● **Text section**:

In the end though, I had tempted fate just a little too much and inevitably my suitcase stayed in Detroit 24 hours longer than I did, but at least it caught up with me eventually!
The AAAE is well known for recognising the efforts of its members and associates and this year three individuals and one company received awards for their contribution to the aviation industry.
One of AAAE’s highest levels of recognition for airport professionals is the Distinguished Service Award (DSA). The association describes it as, “a reflection of outstanding accomplishments in their professional and personal lives,” the winners of which, “exemplify the best in airport management by continually bringing credit to the profession and the aviation community.” Bob Bogan, Deputy Executive Director of Morristown Municipal Airport, New Jersey, and Jim Rice, Director of Michigan’s Bishop International received the 2012 and 2013 DSAs respectively.
The Chair’s Award was presented to Jim Elwood, Director of Colorado’s Aspen/Pitkin County Airport. First established in 1954, this award is given at the discretion of the AAAE Chair to an individual for his or her outstanding contribution to the airport management profession and to AAAE. Outgoing AAAE Chair, Kelly L Johnson, recognised Mr Elwood for his contributions to the industry, including serving as AAAE Chair and as President of both the Northwest Chapter of AAAE and the Colorado Airport Operators Association.

● **Data for analysis**:
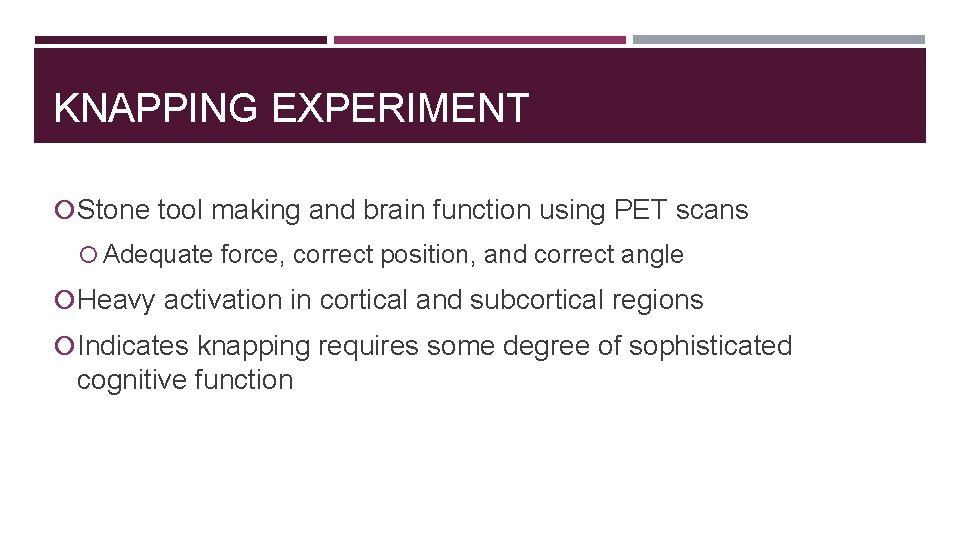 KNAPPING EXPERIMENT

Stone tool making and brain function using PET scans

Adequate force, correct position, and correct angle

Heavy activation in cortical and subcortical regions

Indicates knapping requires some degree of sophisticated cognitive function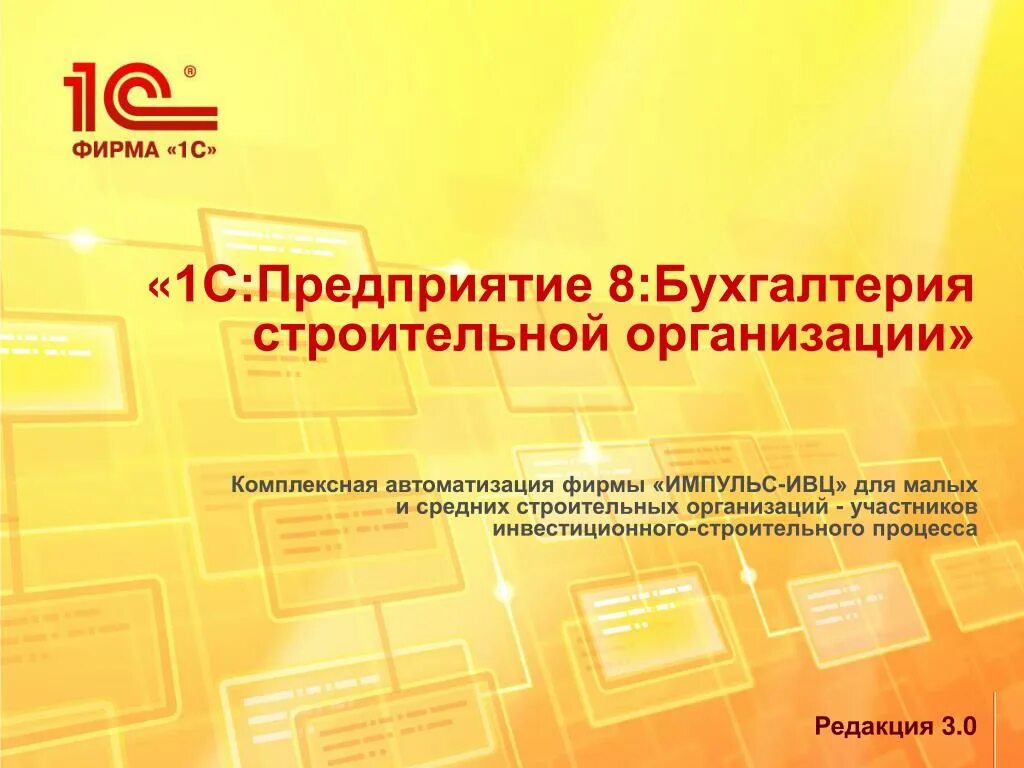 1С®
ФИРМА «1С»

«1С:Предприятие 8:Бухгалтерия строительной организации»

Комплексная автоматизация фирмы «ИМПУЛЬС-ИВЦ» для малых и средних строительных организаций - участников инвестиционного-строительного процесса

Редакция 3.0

---

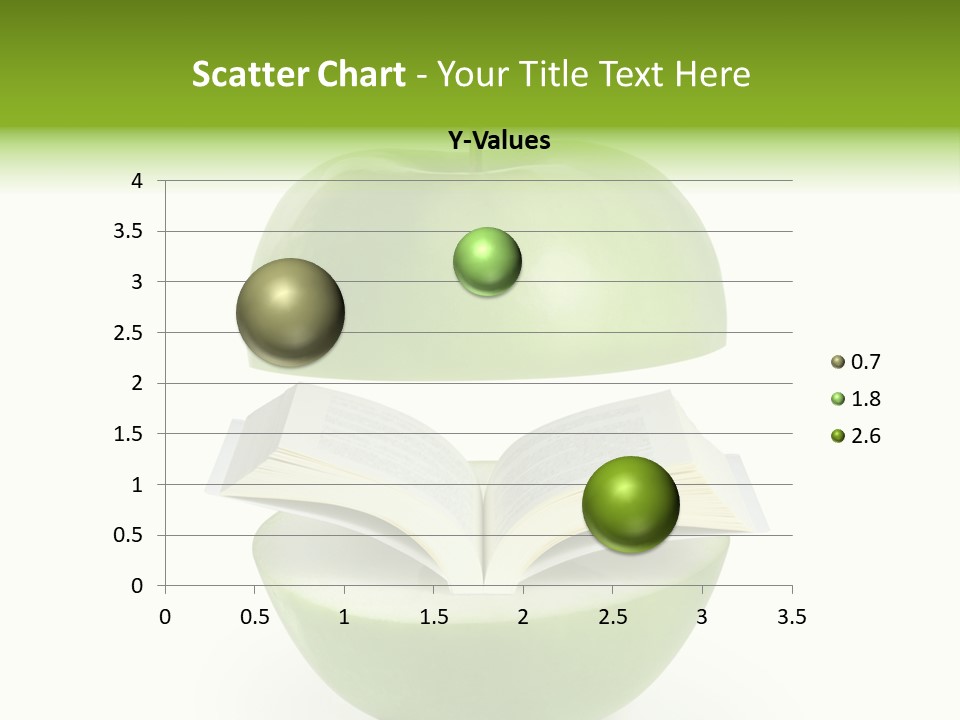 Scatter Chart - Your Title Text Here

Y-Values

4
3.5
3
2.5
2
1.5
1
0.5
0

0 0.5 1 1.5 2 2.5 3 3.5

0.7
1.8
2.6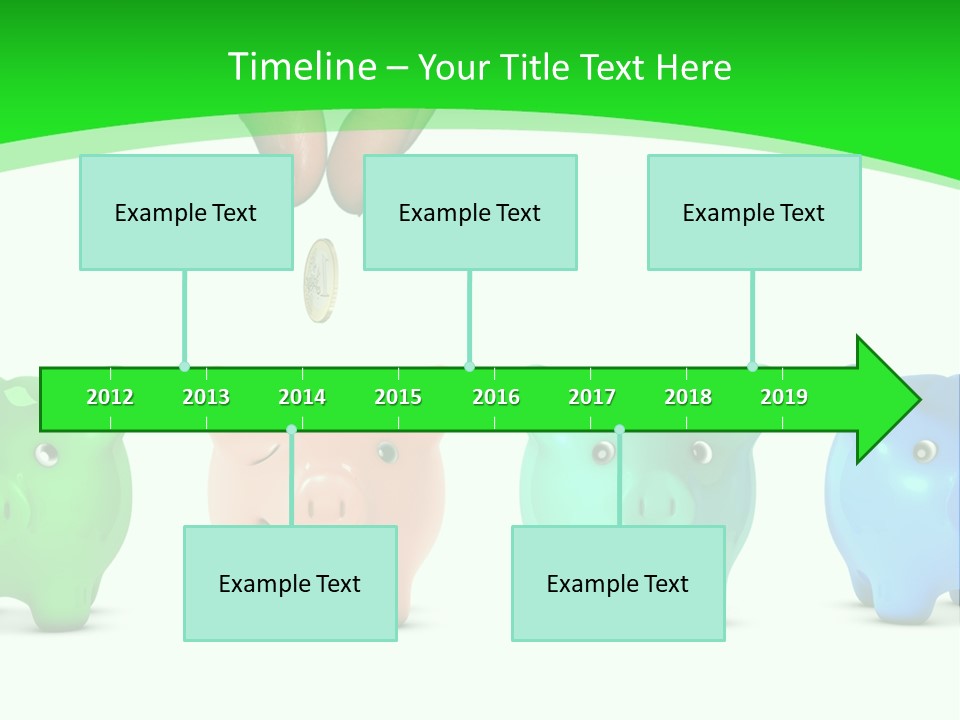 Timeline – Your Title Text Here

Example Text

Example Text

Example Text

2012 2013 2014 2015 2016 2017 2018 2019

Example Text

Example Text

...

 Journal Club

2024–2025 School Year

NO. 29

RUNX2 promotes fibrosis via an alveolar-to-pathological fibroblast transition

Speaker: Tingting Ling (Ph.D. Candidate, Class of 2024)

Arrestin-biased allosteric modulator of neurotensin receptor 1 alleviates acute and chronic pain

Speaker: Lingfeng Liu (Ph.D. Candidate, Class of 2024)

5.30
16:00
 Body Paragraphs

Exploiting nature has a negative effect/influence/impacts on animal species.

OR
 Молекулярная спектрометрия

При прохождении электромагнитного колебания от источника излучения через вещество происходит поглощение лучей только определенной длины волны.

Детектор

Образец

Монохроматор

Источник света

● **Exercise details**: Transcribe the awards text from "The AAAE is" to "the aviation industry.". Use only the awards text to answer.

● **Result**:
The AAAE is well known for recognising the efforts of its members and associates and this year three individuals and one company received awards for their contribution to the aviation industry.